··· Document excerpt
Background

The exceptional regenerative ability of skeletal muscle is primarily due to a resident population of stem cells called satellite cells (SCs) (Mauro, 1961; Chang and Rudnicki, 2014; Wang et al., 2014). The study of their functional potential depends on the availability of methods for the isolation and expansion of highly pure SCs with preserved myogenic properties after serial passages in vitro (Danoviz and Yablonka-Reuveni, 2012; Keire et al., 2013; Syverud et al., 2014).

Presently, there are three main methods commonly used for the isolation of SCs: pre-plating, fluorescence activated cell sorting (FACS), and magnetic bead isolation.

The pre-plating method is based on the differing adhesive properties of muscle cells, with SCs being the least adherent (Gharaibeh et al., 2008; Danoviz and Yablonka-Reuveni, 2012; Keire et al., 2013; Syverud et al., 2014). Although cheap and straightforward to perform, this method’s main disadvantages are that it is time consuming and gives rise to cultures of variable purity, often with fibroblast contamination and overgrowth by day 7 of culture (Keire et al., 2013).

The FACS sorting method sorts muscle mononuclear cells pre-labeled with SC specific antibodies (Fukada et al., 2004; Sherwood et al., 2004; Montarras et al., 2005; Pasut et al., 2012; Chapman et al., 2013; Liu et al., 2015). At present, FACS sorting is the gold standard for the isolation and study of SCs. Nevertheless, there are several disadvantages to this method, including high cost and the requirement for a FACS sorter instrument. Moreover, this method is time consuming, requires expertise to perform, and cell purity can be variable. The cell labeling step that precedes the sorting procedure can potentially stress or damage the cells, decrease their viability, or alter their functional properties in vitro (Syverud et al., 2014).

Finally, the third method is based on magnetic cell separation (MACS) and uses magnetic columns and SC specific magnetic bead kits (Blanco-Bose et al., 2001). Because this method assumes that all the other cell types are successfully removed from the muscle cell preparation, it is less precise than the FACS sorting method. This method is expensive to perform, time consuming, and stressful for the cells. As for the other two methods, cell purity is variable, and often the SC cultures become overgrown by fibroblasts by day 7 (Keire et al., 2013; Syverud et al., 2014).
······
··· Entries shown
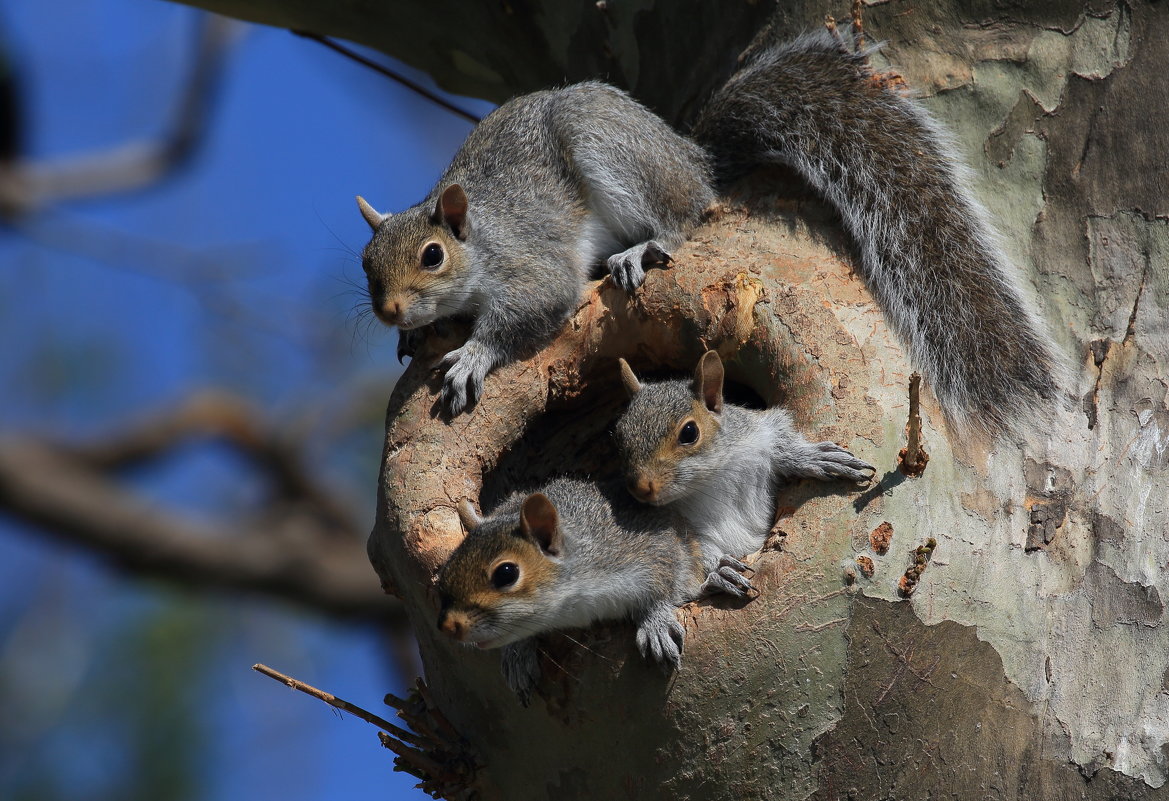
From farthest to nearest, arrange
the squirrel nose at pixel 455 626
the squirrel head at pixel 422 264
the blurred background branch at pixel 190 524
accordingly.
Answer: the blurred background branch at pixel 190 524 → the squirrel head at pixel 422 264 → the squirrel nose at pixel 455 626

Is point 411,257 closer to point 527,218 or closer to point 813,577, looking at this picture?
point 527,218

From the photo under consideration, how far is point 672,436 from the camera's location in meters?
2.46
······
_Questions to answer:_
• A. According to the background section, why is the magnetic bead (MACS) method less precise than FACS sorting? Answer in one to three sentences.
• B. Reproduce verbatim the part of the background section between "The pre-plating method" and "et al., 2013).", inclusive.
Rely only on the background section for what comes next.

_Solutions to the tasks:_
• A. The MACS method assumes that all the other cell types are successfully removed from the muscle cell preparation. Because it relies on that assumption, it is less precise than FACS sorting.

• B.
The pre-plating method is based on the differing adhesive properties of muscle cells, with SCs being the least adherent (Gharaibeh et al., 2008; Danoviz and Yablonka-Reuveni, 2012; Keire et al., 2013; Syverud et al., 2014). Although cheap and straightforward to perform, this method’s main disadvantages are that it is time consuming and gives rise to cultures of variable purity, often with fibroblast contamination and overgrowth by day 7 of culture (Keire et al., 2013).